In America, almeno, è iniziata l’età d’oro del giornalismo: non ci sono guardiani.

Hugh Hewitt è un collaboratore di Fox Information e conduttore di “Lo spettacolo di Hugh Hewitt” ascoltato nei pomeriggi dei giorni feriali dalle 15:00 alle 18:00 ET sul Salem Radio Community e trasmesso in simulcast su Salem Information Channel. Hugh accompagna gli americani a casa sulla costa orientale e a pranzo sulla costa occidentale su oltre 400 affiliati a livello nazionale e su tutte le piattaforme di streaming in cui è possibile vedere SNC. È un ospite frequente della tavola rotonda sulle notizie di Fox Information Channel, ospitata da Bret Baier nei giorni feriali alle 18:00 ET. Figlio dell’Ohio e laureato all’Harvard School e Hewitt è professore di diritto presso la Fowler Faculty of Regulation della Chapman College dal 1996, dove insegna diritto costituzionale.
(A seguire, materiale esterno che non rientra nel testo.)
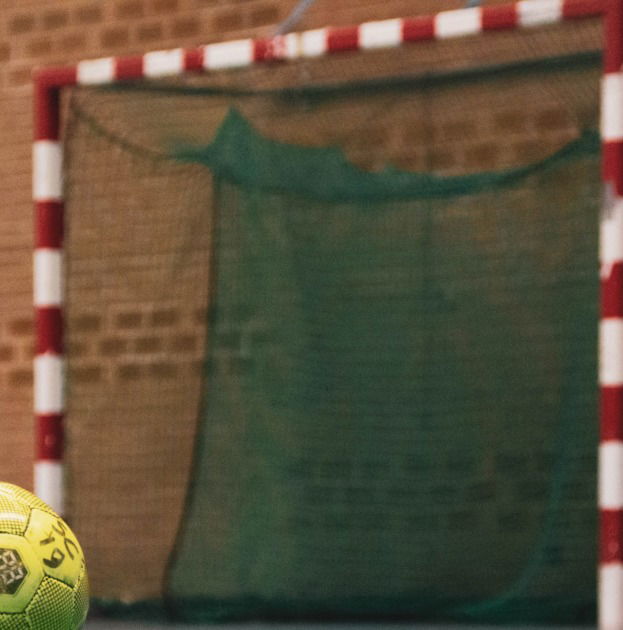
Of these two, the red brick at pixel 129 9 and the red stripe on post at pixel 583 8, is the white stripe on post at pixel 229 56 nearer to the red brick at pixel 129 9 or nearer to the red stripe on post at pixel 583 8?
the red stripe on post at pixel 583 8

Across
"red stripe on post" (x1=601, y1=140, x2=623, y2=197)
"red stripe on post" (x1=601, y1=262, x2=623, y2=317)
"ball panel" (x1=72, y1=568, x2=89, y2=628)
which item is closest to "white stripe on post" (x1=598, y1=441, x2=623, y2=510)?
"red stripe on post" (x1=601, y1=262, x2=623, y2=317)

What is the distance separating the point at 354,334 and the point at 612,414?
2.78 ft

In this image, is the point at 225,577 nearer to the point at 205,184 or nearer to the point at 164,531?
the point at 164,531

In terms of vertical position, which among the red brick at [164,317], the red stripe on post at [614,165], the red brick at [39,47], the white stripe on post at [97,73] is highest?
the red brick at [39,47]

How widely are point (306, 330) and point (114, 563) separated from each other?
3.48ft

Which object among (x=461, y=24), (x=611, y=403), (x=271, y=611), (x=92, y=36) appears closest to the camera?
(x=611, y=403)

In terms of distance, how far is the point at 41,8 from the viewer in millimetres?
5863

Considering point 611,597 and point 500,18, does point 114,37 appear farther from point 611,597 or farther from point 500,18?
point 611,597

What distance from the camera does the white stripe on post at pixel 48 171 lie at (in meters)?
4.60

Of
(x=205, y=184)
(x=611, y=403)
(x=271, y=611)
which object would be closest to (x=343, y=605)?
(x=271, y=611)

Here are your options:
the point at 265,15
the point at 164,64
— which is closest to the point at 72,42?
the point at 265,15

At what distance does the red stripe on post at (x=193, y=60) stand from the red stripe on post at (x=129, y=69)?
17 centimetres

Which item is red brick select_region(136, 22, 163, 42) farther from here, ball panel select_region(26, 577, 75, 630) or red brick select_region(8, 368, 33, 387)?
ball panel select_region(26, 577, 75, 630)

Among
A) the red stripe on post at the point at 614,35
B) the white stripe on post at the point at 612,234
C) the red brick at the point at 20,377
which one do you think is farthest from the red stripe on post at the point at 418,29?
the red brick at the point at 20,377
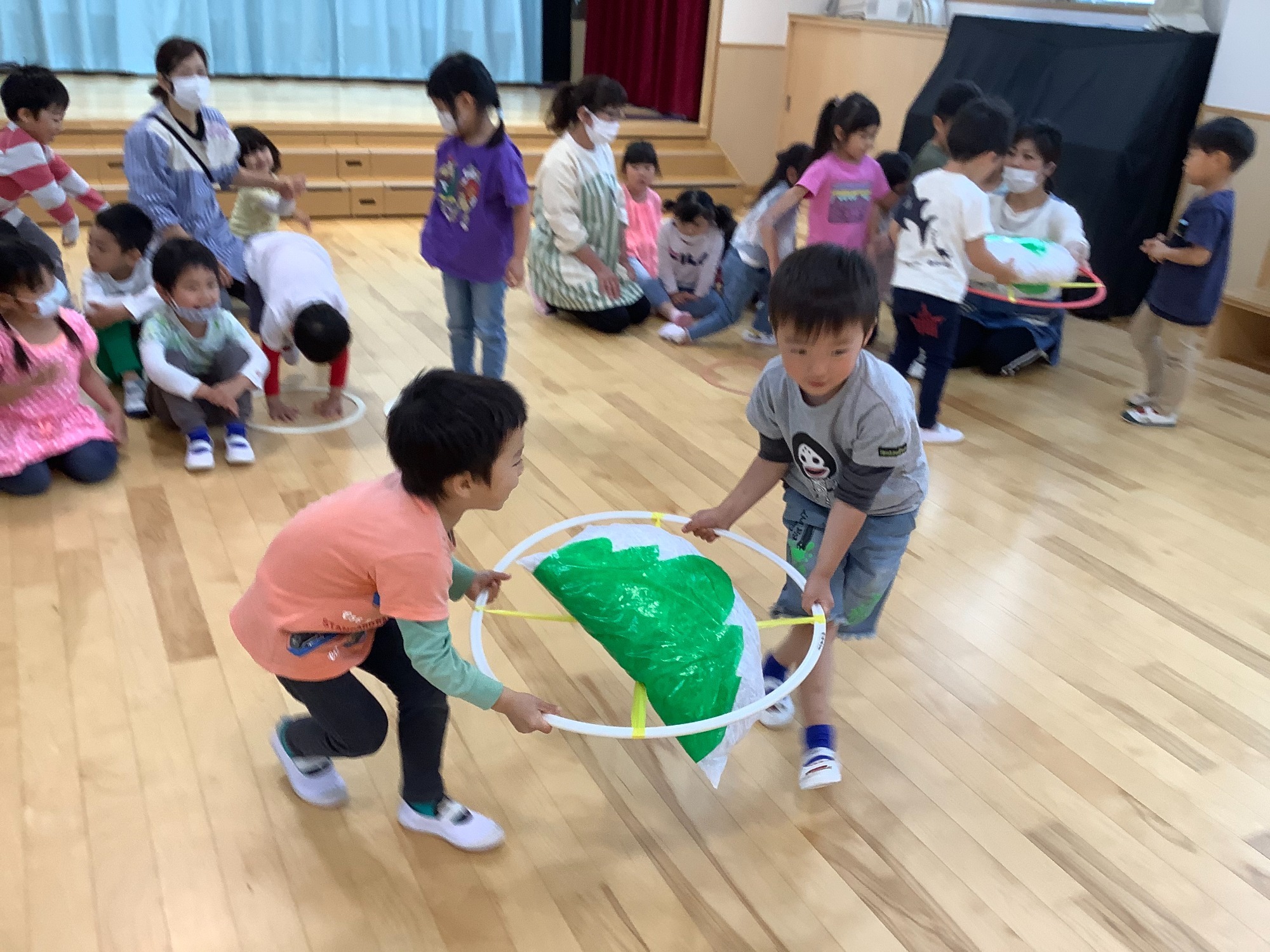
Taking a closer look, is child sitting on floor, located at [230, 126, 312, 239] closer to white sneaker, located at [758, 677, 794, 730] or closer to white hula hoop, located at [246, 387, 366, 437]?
white hula hoop, located at [246, 387, 366, 437]

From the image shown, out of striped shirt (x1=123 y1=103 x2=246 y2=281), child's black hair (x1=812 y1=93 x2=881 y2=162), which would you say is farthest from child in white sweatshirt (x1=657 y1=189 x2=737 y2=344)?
striped shirt (x1=123 y1=103 x2=246 y2=281)

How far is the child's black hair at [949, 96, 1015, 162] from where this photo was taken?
9.04 ft

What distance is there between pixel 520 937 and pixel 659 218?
359 cm

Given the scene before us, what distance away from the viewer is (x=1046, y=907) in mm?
1575

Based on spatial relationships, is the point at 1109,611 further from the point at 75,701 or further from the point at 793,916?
the point at 75,701

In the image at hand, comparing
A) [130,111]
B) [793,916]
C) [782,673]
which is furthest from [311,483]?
[130,111]

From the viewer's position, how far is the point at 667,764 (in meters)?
1.84

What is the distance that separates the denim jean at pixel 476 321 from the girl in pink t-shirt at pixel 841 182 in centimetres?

Hewitt ha lanciato il suo omonimo programma radiofonico da Los Angeles nel 1990. Hewitt è apparso spesso su tutte le principali reti televisive nazionali, ha ospitato programmi televisivi per PBS e MSNBC, ha scritto per tutti i principali giornali americani, è autore di una dozzina di libri e moderato una ventina di dibattiti sui candidati repubblicani, più recentemente quello di novembre. Dibattito presidenziale repubblicano del 2023 a Miami e quattro dibattiti presidenziali repubblicani nel ciclo 2015-2016. Hewitt concentra il suo programma radiofonico e la sua rubrica sulla Costituzione, la sicurezza nazionale, la politica americana e i Cleveland Browns e i Guardiani. Nel corso dei suoi 40 anni di attività televisiva, Hewitt ha intervistato decine di migliaia di ospiti, dai democratici Hillary Clinton e John Kerry ai presidenti repubblicani George W. Bush e Donald Trump oggi.